- Work to be completed: Gather all lines from the material that contain the word "Chapter".
(Extracted data begins)
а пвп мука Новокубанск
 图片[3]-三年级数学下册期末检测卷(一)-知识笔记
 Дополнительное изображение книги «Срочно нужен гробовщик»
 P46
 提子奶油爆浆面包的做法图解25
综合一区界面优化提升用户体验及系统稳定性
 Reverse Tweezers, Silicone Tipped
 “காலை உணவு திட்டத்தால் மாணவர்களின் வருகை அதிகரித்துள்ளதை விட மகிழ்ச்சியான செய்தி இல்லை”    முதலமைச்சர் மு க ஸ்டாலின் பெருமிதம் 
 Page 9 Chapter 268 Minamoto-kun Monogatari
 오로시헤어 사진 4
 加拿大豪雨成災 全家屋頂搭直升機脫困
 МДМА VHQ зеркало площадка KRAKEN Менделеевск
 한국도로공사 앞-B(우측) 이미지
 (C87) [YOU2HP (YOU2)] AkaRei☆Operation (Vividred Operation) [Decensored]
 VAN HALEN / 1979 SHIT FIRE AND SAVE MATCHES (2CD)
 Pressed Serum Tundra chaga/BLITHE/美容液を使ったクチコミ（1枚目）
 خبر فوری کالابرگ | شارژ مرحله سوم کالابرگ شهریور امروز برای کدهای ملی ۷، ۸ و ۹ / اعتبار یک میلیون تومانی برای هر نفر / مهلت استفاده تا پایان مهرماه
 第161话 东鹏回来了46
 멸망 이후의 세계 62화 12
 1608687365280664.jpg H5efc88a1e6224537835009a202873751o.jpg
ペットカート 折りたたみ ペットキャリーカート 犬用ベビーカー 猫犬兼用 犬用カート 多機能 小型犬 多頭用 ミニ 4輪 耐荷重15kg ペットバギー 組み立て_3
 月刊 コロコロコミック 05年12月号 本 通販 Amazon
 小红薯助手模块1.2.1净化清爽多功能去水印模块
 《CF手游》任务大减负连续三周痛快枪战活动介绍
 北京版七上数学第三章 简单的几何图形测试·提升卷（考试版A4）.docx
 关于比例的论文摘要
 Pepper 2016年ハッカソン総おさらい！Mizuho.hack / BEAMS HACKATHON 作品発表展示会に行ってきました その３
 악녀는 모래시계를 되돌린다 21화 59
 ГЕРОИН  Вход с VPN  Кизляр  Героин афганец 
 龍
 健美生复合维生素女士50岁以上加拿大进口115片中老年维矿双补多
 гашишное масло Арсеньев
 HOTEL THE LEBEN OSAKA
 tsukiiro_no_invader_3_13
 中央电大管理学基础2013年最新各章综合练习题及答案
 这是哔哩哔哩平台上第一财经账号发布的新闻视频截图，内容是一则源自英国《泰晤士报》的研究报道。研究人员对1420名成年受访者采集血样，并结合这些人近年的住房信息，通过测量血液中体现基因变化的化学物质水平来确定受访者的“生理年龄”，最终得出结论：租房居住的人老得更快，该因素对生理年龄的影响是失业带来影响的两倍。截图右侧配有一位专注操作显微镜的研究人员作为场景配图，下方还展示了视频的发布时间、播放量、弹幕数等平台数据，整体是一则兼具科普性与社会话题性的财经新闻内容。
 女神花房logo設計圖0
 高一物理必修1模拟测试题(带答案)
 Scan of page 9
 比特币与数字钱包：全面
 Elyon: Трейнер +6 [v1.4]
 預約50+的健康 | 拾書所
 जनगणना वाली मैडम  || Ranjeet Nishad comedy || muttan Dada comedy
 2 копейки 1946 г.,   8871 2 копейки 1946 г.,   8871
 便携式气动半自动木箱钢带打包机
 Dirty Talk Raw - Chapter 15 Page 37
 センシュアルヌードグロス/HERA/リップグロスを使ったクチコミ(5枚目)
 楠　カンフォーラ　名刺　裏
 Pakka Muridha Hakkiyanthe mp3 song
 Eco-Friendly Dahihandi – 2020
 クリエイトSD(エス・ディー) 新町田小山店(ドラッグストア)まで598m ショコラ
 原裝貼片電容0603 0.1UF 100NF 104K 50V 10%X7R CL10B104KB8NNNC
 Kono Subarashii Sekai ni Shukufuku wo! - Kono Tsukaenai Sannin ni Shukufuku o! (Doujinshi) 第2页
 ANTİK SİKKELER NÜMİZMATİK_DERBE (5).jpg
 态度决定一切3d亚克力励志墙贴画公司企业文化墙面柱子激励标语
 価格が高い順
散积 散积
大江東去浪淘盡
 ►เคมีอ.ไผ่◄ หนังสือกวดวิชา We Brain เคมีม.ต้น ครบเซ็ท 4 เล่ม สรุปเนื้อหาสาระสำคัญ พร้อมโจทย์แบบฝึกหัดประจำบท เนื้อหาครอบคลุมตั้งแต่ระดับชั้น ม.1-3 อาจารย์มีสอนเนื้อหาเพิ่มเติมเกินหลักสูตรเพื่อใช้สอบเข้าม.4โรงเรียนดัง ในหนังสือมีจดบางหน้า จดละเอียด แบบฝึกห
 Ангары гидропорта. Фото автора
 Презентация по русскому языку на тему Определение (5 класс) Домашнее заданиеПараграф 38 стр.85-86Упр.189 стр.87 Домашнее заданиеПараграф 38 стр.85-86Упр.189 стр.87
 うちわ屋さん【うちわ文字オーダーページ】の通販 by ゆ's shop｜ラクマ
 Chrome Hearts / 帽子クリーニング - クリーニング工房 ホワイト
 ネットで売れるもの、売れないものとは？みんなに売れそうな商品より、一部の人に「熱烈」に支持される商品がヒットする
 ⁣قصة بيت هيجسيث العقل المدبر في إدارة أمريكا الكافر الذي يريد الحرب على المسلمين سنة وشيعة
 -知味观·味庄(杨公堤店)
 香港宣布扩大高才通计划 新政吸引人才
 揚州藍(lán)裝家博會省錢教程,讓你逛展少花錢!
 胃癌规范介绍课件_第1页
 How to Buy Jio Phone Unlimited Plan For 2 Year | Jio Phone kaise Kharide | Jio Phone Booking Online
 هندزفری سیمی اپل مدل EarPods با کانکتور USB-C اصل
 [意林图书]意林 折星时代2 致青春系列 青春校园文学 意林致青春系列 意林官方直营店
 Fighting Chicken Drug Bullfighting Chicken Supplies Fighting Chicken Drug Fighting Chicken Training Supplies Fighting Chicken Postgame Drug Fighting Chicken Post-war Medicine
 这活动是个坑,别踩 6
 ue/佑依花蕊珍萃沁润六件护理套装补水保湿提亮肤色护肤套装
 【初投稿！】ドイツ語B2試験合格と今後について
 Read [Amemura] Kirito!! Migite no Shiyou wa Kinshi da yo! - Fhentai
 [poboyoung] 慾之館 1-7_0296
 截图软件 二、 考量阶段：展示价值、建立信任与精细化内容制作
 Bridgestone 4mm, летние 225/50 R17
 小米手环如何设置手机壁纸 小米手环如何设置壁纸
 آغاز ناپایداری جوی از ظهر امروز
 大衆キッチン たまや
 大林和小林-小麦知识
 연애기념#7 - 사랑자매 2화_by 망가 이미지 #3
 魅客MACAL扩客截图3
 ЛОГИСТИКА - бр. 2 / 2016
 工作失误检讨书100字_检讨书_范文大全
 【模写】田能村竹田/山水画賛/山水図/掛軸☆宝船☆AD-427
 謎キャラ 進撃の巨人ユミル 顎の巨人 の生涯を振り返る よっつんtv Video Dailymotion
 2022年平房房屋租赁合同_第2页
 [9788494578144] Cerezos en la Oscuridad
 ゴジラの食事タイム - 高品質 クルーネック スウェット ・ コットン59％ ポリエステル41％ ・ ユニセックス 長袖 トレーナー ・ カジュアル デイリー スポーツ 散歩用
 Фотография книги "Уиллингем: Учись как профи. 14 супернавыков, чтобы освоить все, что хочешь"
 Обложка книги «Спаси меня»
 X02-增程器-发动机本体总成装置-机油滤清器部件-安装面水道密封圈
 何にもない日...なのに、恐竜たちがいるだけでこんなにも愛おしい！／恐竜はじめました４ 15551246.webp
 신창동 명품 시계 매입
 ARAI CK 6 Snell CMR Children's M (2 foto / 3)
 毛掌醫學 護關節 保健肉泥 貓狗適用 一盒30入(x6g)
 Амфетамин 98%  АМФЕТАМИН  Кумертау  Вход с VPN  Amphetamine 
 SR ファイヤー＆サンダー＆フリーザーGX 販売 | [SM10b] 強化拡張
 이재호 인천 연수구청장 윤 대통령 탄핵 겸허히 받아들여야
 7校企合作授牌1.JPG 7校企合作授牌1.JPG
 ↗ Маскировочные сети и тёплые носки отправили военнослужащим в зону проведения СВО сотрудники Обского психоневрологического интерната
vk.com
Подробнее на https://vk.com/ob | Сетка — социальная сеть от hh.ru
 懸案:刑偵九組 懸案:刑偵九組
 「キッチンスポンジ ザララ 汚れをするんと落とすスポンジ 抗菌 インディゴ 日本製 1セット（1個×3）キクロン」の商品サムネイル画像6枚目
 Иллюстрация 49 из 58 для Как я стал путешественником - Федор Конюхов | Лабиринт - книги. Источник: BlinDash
(Extracted data ends)
- Response below:
 Page 9 Chapter 268 Minamoto-kun Monogatari
 Dirty Talk Raw - Chapter 15 Page 37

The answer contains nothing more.